## QUOTED TEXT
• • • •

CUBE RegNews: 21st February

Greg Kilminster

Greg Kilminster

Head of Product - Content

Consumer Duty: FCA highlights good and poor practices 


The Financial Conduct Authority (FCA) has issued a notice providing valuable insights on good and poor practices in implementing the Consumer Duty (Duty). 

The notice is divided into six sections: 

  • Culture, governance, and monitoring. 
  • Consumers in vulnerable circumstances. 
  • Products and services. 
  • Price and value. 
  • Consumer understanding 
  • Consumer support. 

Examples of poor practice include: 

  • Failure to ensure understanding of good customer outcomes at all levels internally but also externally across the supply chain.  
  • Lack of robust systems and controls to protect consumers in areas such as fraud or cyber-attacks.  
  • Not giving enough thought to the assessment of vulnerability.  
  • Lack of consideration of the Duty in financial promotion approval. 

As expected, the FCA urges firms to consider these findings and continue to make improvements in line with good practice. The FCA has also published headline conclusions and a snapshot of a related survey conducted by Ipsos UK in Autumn 2023 that firms may find interesting. 

Click here to read the full RegInsight on CUBE’s RegPlatform

EBA issues consultations on regulatory framework for operational risk under CRR 3       

The European Banking Authority (EBA) has issued three consultation papers (CP) relating to the new regulatory framework for operational risk under the Capital Requirements Regulation (CRR) 3, which implements the latest Basel III reforms. The revised framework for operational risk replaces all existing approaches for calculating own funds requirements with a single, non-model-based approach called the Business Indicator Component (BIC). The CPs clarify the composition of the new business indicator (BI) and consequent changes to Pillar 3 disclosures and include: 

Pillar 3 disclosures and supervisory reporting 

These CPs are part of phase 1 in the implementation of the EU Banking Package, which also includes two consultations published in December 2023 covering the disclosure and reporting requirements for output floor, credit risk (also IP Losses), credit valuation adjustment (CVA), market risk, and leverage ratio.

• • • •

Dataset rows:
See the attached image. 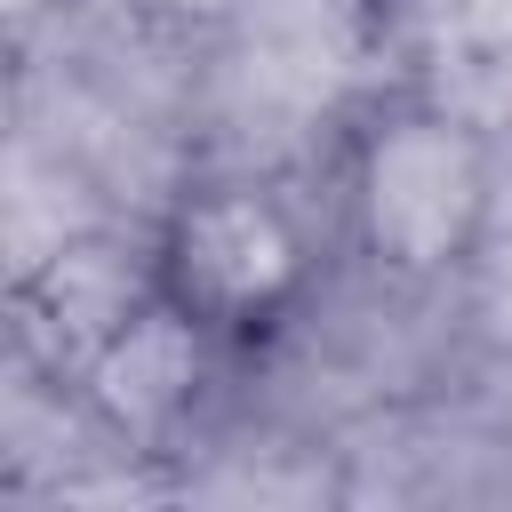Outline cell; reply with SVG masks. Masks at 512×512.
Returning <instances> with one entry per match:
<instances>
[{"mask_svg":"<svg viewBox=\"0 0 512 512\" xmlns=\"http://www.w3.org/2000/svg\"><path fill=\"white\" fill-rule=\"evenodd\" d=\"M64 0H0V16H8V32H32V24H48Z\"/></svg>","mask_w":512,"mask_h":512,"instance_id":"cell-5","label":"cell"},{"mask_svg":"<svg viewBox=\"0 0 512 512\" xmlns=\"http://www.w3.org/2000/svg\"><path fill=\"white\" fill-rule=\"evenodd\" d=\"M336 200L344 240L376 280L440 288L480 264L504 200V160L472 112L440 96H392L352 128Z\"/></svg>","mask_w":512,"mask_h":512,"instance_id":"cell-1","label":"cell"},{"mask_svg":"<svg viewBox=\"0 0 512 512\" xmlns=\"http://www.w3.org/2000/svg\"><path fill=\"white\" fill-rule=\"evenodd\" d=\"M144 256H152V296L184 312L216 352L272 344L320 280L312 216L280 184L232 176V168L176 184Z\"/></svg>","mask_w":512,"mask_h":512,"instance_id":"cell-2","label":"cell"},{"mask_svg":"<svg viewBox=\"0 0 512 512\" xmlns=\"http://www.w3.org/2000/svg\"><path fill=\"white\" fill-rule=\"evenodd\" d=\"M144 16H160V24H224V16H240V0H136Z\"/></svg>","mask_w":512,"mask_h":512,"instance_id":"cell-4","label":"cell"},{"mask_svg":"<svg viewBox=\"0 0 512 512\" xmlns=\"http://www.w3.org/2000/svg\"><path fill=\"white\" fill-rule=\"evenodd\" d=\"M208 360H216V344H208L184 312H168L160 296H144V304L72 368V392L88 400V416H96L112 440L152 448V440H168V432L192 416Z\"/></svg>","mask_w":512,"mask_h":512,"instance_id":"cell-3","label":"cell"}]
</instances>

• • • •

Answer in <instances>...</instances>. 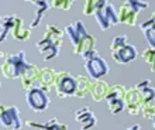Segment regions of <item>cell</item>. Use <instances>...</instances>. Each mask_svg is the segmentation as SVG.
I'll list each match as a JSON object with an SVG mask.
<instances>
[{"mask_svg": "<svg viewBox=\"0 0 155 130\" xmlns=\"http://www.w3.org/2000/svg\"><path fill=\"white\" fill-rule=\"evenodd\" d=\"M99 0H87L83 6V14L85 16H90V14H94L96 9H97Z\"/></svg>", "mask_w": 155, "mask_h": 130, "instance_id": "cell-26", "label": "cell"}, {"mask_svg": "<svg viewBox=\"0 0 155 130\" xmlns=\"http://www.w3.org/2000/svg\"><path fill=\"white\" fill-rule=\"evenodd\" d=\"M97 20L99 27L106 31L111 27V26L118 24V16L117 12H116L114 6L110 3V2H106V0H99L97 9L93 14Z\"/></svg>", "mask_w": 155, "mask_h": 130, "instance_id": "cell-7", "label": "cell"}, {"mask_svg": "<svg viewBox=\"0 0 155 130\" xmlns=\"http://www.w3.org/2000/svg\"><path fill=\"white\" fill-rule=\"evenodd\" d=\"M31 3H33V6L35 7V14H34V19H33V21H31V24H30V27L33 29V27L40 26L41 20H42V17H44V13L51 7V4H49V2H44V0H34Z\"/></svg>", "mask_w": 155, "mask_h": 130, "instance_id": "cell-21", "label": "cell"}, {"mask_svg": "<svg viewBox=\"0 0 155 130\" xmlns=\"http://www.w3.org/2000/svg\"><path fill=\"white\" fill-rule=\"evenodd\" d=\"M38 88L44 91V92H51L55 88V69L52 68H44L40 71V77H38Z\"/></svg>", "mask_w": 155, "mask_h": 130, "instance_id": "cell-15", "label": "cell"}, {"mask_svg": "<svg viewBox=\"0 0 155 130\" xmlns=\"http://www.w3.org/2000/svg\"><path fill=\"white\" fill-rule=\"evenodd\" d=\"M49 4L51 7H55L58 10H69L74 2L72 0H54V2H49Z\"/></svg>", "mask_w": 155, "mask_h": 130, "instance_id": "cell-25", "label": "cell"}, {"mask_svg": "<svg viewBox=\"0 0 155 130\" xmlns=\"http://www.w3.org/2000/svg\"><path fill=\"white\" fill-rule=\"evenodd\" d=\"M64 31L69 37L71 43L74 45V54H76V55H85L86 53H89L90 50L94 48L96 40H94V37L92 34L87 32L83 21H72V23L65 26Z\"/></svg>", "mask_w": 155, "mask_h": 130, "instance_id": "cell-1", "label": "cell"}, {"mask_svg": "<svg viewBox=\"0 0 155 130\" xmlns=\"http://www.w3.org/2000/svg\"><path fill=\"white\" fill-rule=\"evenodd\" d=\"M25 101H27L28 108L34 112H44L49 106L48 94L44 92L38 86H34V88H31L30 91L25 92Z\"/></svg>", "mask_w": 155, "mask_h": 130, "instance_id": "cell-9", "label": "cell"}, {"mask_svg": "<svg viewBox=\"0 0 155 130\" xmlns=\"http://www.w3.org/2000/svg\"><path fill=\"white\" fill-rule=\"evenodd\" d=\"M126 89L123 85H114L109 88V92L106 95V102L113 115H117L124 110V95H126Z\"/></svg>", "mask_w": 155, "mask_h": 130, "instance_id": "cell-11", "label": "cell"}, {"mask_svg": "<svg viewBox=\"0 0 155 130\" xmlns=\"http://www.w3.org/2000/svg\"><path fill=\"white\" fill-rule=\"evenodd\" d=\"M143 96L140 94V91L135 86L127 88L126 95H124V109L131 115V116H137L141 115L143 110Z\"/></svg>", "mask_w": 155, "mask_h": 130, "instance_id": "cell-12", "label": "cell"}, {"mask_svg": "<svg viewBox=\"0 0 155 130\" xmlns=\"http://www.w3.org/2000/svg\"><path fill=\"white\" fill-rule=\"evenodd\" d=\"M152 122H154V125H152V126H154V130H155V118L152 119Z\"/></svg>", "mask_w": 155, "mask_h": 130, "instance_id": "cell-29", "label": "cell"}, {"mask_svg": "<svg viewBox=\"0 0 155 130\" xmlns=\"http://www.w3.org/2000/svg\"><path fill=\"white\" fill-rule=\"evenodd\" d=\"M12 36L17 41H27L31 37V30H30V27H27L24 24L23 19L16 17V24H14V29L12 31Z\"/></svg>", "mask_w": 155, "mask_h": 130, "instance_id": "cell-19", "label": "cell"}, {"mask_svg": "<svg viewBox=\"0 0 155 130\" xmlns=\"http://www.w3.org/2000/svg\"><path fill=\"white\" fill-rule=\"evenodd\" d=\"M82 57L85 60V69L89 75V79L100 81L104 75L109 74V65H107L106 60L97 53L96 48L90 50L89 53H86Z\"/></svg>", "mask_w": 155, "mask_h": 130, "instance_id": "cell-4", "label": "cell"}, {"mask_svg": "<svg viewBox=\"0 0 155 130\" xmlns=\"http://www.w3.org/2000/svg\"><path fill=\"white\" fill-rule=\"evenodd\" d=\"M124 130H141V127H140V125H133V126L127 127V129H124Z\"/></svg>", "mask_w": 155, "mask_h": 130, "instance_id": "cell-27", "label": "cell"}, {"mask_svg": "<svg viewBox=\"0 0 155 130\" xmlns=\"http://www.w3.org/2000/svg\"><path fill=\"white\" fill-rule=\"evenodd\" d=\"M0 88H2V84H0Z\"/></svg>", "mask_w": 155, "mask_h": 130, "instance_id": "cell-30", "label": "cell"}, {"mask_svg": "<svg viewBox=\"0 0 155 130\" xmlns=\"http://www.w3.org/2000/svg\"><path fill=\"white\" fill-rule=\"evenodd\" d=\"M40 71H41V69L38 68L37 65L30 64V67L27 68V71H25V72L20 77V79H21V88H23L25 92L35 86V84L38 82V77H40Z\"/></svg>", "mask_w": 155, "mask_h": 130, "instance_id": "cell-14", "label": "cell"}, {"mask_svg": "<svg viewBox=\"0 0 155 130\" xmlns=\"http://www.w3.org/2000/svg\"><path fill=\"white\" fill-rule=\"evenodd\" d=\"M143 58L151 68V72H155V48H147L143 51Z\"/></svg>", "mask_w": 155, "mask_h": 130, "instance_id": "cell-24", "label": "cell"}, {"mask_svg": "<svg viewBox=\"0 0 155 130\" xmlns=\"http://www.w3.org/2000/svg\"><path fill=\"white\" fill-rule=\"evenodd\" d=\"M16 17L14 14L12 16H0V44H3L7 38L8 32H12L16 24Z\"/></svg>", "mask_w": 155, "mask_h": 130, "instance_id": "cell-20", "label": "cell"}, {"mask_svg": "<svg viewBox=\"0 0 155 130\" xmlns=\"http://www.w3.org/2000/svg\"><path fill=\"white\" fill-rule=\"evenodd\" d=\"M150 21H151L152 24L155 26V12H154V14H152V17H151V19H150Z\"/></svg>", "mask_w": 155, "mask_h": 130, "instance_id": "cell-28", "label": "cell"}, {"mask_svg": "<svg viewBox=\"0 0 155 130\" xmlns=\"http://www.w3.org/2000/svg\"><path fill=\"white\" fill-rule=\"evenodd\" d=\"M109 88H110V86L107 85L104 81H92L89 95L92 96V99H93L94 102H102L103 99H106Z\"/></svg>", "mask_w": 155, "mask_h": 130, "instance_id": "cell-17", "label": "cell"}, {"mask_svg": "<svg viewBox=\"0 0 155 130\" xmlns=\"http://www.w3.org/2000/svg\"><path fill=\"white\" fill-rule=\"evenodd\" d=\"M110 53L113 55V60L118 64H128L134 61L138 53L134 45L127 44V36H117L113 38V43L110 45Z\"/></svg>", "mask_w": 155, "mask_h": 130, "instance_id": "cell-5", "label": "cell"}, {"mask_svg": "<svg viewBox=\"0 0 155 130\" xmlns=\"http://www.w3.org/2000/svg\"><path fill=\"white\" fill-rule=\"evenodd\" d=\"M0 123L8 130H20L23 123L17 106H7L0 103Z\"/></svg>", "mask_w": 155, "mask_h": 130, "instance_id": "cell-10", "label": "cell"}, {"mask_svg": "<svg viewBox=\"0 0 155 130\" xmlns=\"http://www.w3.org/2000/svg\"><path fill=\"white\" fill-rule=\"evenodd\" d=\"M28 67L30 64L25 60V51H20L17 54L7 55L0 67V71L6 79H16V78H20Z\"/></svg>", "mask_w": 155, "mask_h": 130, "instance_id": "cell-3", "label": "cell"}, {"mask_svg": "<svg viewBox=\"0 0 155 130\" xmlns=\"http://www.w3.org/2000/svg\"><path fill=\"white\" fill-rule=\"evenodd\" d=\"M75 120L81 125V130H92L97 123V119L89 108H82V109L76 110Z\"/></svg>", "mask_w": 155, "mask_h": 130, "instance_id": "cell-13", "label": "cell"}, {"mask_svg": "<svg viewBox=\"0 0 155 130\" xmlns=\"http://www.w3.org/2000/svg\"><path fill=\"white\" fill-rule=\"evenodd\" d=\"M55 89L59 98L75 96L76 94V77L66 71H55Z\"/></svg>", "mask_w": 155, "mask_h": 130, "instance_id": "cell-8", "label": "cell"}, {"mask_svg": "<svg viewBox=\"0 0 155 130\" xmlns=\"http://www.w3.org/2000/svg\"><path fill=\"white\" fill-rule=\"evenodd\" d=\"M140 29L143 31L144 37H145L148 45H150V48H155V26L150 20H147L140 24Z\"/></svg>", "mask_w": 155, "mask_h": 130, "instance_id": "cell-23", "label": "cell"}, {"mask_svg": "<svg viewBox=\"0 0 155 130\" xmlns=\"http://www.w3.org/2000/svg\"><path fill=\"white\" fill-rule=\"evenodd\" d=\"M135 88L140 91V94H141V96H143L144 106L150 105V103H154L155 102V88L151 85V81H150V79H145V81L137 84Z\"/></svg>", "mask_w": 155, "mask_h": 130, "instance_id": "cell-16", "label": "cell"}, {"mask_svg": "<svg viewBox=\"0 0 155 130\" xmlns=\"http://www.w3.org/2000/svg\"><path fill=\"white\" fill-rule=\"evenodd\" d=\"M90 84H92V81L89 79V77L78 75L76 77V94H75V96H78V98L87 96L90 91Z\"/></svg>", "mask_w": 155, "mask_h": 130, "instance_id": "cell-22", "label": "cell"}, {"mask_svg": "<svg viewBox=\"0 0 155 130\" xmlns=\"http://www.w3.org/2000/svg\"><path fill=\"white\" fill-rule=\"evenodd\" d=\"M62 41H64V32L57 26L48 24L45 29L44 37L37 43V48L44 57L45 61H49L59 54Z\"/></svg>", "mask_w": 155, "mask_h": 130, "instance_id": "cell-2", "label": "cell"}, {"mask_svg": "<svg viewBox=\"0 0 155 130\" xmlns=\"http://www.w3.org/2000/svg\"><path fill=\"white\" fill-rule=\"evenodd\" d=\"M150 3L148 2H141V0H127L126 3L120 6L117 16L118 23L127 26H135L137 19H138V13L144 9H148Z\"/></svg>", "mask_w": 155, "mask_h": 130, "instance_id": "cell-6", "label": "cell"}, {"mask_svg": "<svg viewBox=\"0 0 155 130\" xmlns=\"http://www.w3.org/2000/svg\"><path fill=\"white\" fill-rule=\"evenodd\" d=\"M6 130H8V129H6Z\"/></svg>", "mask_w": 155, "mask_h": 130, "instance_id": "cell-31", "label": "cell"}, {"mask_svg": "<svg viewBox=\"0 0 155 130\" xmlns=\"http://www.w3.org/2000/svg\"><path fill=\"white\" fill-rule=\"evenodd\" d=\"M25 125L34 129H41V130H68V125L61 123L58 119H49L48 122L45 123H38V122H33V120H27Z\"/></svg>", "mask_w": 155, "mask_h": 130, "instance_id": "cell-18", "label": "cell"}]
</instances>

• • • •

## PROMPT A
Please pick out every line of the records that contains the string "match" and copy those lines.
## PROMPT B
Write the next part of the regulatory news bulletin, starting after its final sentence.

## WRITTEN REPLY A
Returning <instances> with one entry per match:
I'll list each match as a JSON object with an SVG mask.

## WRITTEN REPLY B
The new data introduced in these draft ITSs will allow supervisors and users of reporting and disclosure data to monitor institutions’ compliance with the Basel III framework for operational risk. 

The EBA aims to bring reporting and disclosure requirements for operational risk and broader Pillar 3 disclosures and supervisory reporting CRR3 changes under one document with these ITS to provide certainty to banks as soon as possible. The final version of the ITS will be published as a single package and is expected to be submitted to the Commission by the end of June 2024. If needed, any remaining impacts on operational risk disclosures to be further considered in the policy work development, specifically with respect to operational risk losses, could be incorporated in a second consultation paper in 2025. 

New framework for the business indicator for operational risk  

This consultation includes two sets of draft Regulatory Technical Standards (RTS) and one draft ITS that aim to clarify the composition of the BI. Specifically:  

  • The first draft RTS provides a list of typical items developed for each component of the business indicator line.  
  • The second draft RTS on business indicator adjustments requires institutions to use actual three-year historical data or a limited number of alternative methodologies following an operation. It also specifies the conditions under which permission to exclude business indicator items related to disposed entities or activities may be granted.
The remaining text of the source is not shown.